The student news site of Linfield University

The Linfield Review

The student news site of Linfield University

The Linfield Review

Exhibit ‘eruption of dramatic colors, abstraction’

Photo by Alison Pate
Photo by Alison Pate

Kelley Hungerford

A tall, dark-haired man wearing aviator sunglasses and a ’50s-style suit strides into the Miller Fine Arts Center. His white, spotless dress shirt shines beneath black vest, pants and jacket; the black-and-white attire stands out against vibrant paintings hung on the gallery walls.
Fashionably dressed and fashionably late to his own opening reception, the long-haired man is artist Timothy Scott Dalbow, whose volcano-themed paintings are displayed in the Linfield Fine Art Gallery.
“Obviously [for me], it’s all landscape-based,” Dalbow said. “You can see lots of mountains and volcanoes around Portland, so it was an easy subject to dive into.”
Looking like a character from a Wes Anderson film, the Portland artist produces work that is as unique as he is. The exhibit, simply titled “Volcanoes,” comprises five abstract oil paintings of volcanoes in the Northwest. Each piece has a frenzy of wide brush strokes and a vivid color palette.
“It’s a very clean show with very messy paintings,” Cris Moss, adjunct professor of art and visual culture and gallery coordinator, said, referring to the contrast of the mostly bare gallery with the elaborately colored paintings.
In fact, the oil paintings are so “messy” that Moss said when he and Dalbow were moving them, some of the paintings were still moist with oil.
“I think I play with a lot of things that you’re not supposed to do in painting,” Dalbow said.
He elaborated that he often puts content in the corners and the dead center of the canvas, which many
artists avoid. He also said he “uses colors a lot of people would find worthless,” but that he likes to make these elements work.
Moss knew Dalbow from undergraduate school and said that Dalbow frequented opening receptions at the Linfield gallery after Moss was hired as gallery director. This gesture went a long way, Moss said, so he decided to visit Dalbow’s studio, too.
His “painting fun-house” was covered in oil paints, and Moss said he was impressed with Dalbow’s work, so he invited him to put up a show at Linfield.

▶ [Exercise materials]:
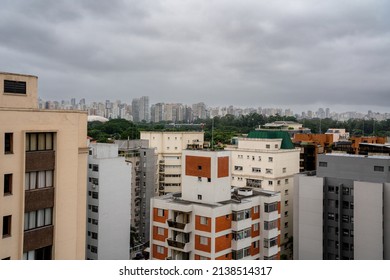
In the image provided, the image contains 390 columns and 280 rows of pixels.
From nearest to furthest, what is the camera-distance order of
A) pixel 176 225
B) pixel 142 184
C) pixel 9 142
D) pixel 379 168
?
pixel 9 142 < pixel 176 225 < pixel 379 168 < pixel 142 184

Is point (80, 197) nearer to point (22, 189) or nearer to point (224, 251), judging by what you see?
point (22, 189)

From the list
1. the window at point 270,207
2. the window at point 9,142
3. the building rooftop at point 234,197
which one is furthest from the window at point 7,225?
the window at point 270,207

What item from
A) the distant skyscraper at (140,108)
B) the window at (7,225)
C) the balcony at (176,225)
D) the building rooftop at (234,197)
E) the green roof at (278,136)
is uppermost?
the distant skyscraper at (140,108)

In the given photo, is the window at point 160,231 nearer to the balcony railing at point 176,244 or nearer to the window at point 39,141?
the balcony railing at point 176,244

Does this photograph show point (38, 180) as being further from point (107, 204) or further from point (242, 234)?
point (107, 204)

▶ [Directions]:
1 – Return the passage from the article on the volcano exhibit exactly as it appears, everything from "A tall, dark-haired" down to "Fine Art Gallery.".
2 – Retype the entries exactly, everything from the line containing "From the list" down to the end of the entries.

▶ [Results in order]:
1 –
A tall, dark-haired man wearing aviator sunglasses and a ’50s-style suit strides into the Miller Fine Arts Center. His white, spotless dress shirt shines beneath black vest, pants and jacket; the black-and-white attire stands out against vibrant paintings hung on the gallery walls.
Fashionably dressed and fashionably late to his own opening reception, the long-haired man is artist Timothy Scott Dalbow, whose volcano-themed paintings are displayed in the Linfield Fine Art Gallery.

2 –
From the list
1. the window at point 270,207
2. the window at point 9,142
3. the building rooftop at point 234,197
which one is furthest from the window at point 7,225?
the window at point 270,207

What item from
A) the distant skyscraper at (140,108)
B) the window at (7,225)
C) the balcony at (176,225)
D) the building rooftop at (234,197)
E) the green roof at (278,136)
is uppermost?
the distant skyscraper at (140,108)

In the given photo, is the window at point 160,231 nearer to the balcony railing at point 176,244 or nearer to the window at point 39,141?
the balcony railing at point 176,244

Does this photograph show point (38, 180) as being further from point (107, 204) or further from point (242, 234)?
point (107, 204)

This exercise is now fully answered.